Film Theory and the Gaze
Originally trained in cinema studies, Copjec made major contributions to psychoanalytic film theory. In her influential essay “The Orthopsychic Subject: Film Theory and the Reception of Lacan,” she critiques feminist film theory for conflating Lacan’s concept of the gaze with visual mastery or ideological positioning.[3]
Copjec argues that in Lacanian theory the gaze is not what the subject sees, but what reveals the subject’s being-seen from the place of the Other. The gaze thus marks a point of rupture in the visual field, aligning it with the Real rather than with ideology. Her intervention reshaped debates in film studies and reoriented psychoanalytic approaches to spectatorship.
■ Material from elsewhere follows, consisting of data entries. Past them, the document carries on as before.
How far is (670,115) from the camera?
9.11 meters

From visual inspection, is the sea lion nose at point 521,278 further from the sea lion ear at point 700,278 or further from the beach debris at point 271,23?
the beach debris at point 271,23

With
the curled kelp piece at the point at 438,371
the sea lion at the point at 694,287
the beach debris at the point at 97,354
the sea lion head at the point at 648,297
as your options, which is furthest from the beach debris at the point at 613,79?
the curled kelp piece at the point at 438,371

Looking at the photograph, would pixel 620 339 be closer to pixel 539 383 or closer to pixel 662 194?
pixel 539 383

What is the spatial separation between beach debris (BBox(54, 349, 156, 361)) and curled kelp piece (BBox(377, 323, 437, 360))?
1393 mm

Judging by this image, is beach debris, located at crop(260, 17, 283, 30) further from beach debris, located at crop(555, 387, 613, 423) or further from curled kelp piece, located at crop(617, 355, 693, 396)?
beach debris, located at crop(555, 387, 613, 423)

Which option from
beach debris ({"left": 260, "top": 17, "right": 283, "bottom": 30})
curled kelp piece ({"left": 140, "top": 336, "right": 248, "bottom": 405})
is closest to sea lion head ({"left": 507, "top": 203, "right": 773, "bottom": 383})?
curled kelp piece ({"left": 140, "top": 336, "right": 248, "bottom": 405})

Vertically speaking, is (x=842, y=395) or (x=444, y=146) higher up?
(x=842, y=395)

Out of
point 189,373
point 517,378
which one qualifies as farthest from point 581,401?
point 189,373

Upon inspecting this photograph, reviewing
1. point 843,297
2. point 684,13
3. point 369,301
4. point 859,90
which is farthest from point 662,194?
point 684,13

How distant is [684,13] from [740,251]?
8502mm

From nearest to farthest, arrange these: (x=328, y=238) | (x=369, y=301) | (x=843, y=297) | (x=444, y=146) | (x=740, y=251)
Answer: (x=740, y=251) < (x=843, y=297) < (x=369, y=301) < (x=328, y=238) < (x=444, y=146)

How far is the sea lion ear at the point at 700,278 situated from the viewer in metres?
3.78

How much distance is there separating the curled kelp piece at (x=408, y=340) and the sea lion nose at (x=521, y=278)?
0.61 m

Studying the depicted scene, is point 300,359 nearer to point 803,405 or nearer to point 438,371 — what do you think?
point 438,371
Institutional Role and Influence
Beyond her published work, Copjec has played a major institutional role in the development of Lacanian theory in the United States. Through the Center for the Study of Psychoanalysis and Culture at SUNY Buffalo and through Umbr(a), she helped establish an intellectual infrastructure for psychoanalytic scholarship resistant to theoretical dilution.
Her influence extends to a wide range of contemporary theorists. Todd McGowan has described her work as one of the most serious challenges to historicist theory and a crucial resource for rethinking ethics and subjectivity.[4]
Selected Bibliography
- Copjec, Joan. Read My Desire: Lacan Against the Historicists. MIT Press, 1994.[1]
- Copjec, Joan (ed.). Supposing the Subject. Verso, 1994.
- Copjec, Joan. Imagine There’s No Woman: Ethics and Sublimation. MIT Press, 2002.[2]
- Copjec, Joan. Clouds. Open Humanities Press, 2018.
- Copjec, Joan. “The Orthopsychic Subject: Film Theory and the Reception of Lacan.” October 49 (1989).[3]
Legacy
Joan Copjec’s legacy lies in her uncompromising defense of psychoanalysis as a theory of the divided subject and the Real. By resisting the reduction of desire to history, identity, or discourse, she has preserved a space for ethics grounded in lack rather than normativity. Her work remains a foundational reference for scholars seeking to sustain the Freudo-Lacanian tradition within contemporary theory.
== References ==
- ↑ 1.0 1.1 1.2 1.3 Joan Copjec, Read My Desire: Lacan Against the Historicists (Cambridge, MA: MIT Press, 1994), pp. 1–3.
- ↑ 2.0 2.1 2.2 2.3 Joan Copjec, Imagine There’s No Woman: Ethics and Sublimation (Cambridge, MA: MIT Press, 2002), pp. 5–7.
- ↑ 3.0 3.1 Joan Copjec, “The Orthopsychic Subject: Film Theory and the Reception of Lacan,” October 49 (1989): 53–71.
- ↑ Todd McGowan, Only a Joke Can Save Us: A Theory of Comedy (Evanston, IL: Northwestern University Press, 2017), p. 18.